Re: BUG: Slowdown on 3000 socket-machines tracked down

From: Christian Schmid
Date: Tue Mar 08 2005 - 11:42:56 EST

Initial test setup: two machines, running connections between them.
Mostly asymetric (about 50Mbps in one direction,
GigE in the other). Each connection is trying some random rate between 128kbps
and 3Mbps in one direction, and 1kbps in the other direction.

Sending machine is dual 3.0Ghz xeons, 1MB cache, HT, and emt64 (running 32-bit
kernel & user space though). 1GB of RAM

Receiving machine is dual 2.8Ghz xeons, 512 MB cache, HT, 32-bit. 2GB of RAM
(but only 850Mbps of low memory of course...saw the thing OOM kill me with 1GB of
free high memory :( )

Zero latency:

2000 TCP connections: When I first start, I see errors indicating I'm out of low
memory..but it quickly recovers. Probably because my program takes a small
bit of time before it starts reading the sockets.
986Mbps of ethernet traffic (counting all ethernet headers)

3000 TCP connections: Same memory issue
986Mbps of ethernet traffic, about 82kpps

4000 TCP connections: Had to drop max_backlog to 5000 from 10000 to keep
the machine from going OOM and killing my traffic generator (on
the receiving side).

■ ■ ■

- Task description -
Carry on the mailing-list post about the 3000-socket slowdown tests from its last sentence. The listing after this point is separate material and is unrelated to the mailing-list post.

- The data -
■ ■ ■

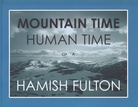 HAMISH FULTON. MOUNTAIN TIME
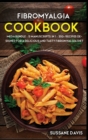 Fibromyalgia Cookbook : MEGA BUNDLE - 5 Manuscripts in 1 - 200+ Recipes designed for a delicious and tasty Fibromyalgia diet - Book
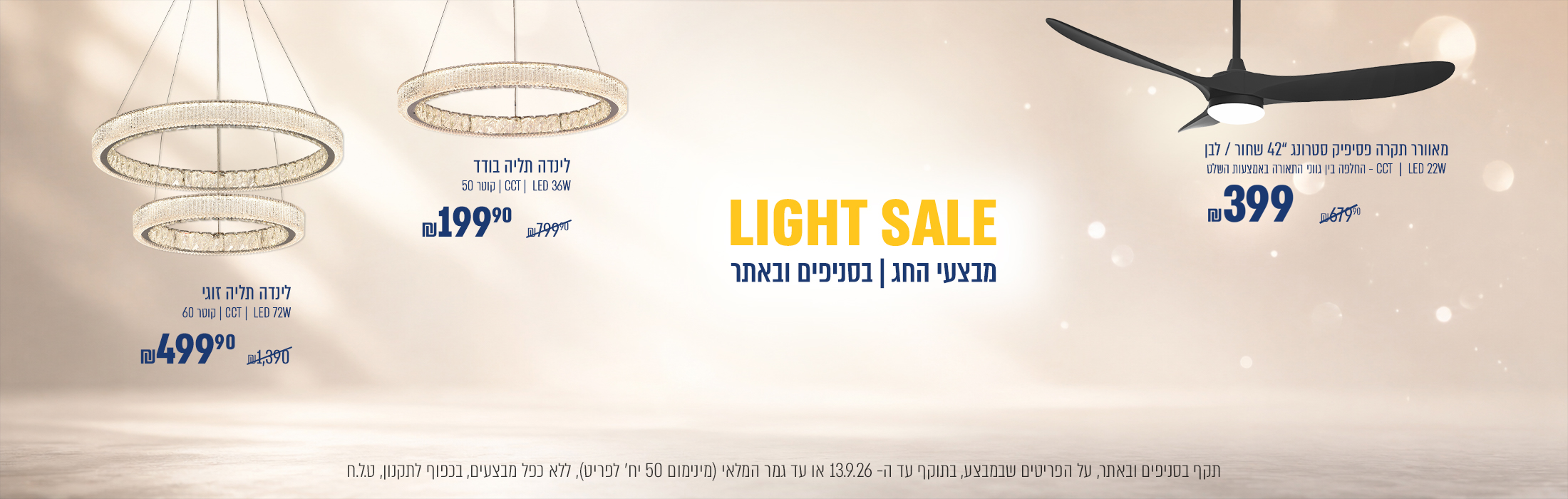 Light-sale מבצעי חג | מאוורר תקרה פסיפיק סטרונג 42 לבן\שחור ב399 ₪  במקום 679.90 ₪  | מנורת תליה לינדה בודד ב199.90 ₪  במקום 799.90 ₪  | מנורת תליה לינדה זוגי ב499.90 ₪  במקום 1390 ₪ | בתוקף עד 13.09.2026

■ ■ ■

- Answer box -
986Mbps of ethernet traffic

I will work on some numbers with latency tomorrow (had to stop and
re-write some of my code to better handle managing the 8000 endpoints
that 4000 connections requires!)

I think we can assume that the problem is either related to latency,
or sendfile, since 4000 connections with no latency rocks along just

Hmmmm.... can you try to following just to exclude some theories:

Run it with 4000 sockets and then do the following on the server-machine:

dd if=/dev/zero of=file1 bs=1M count=1024
dd if=/dev/zero of=file2 bs=1M count=1024
dd if=/dev/zero of=file3 bs=1M count=1024
cat file1 > /dev/zero & cat file2 > /dev/zero & cat file3 > /dev/zero &

I THINK it might have something to do with caching-pressure or so. See if there is a slow-down on the sending if the page-cache gets full and has to be cleared again.

You are running 2.6.11?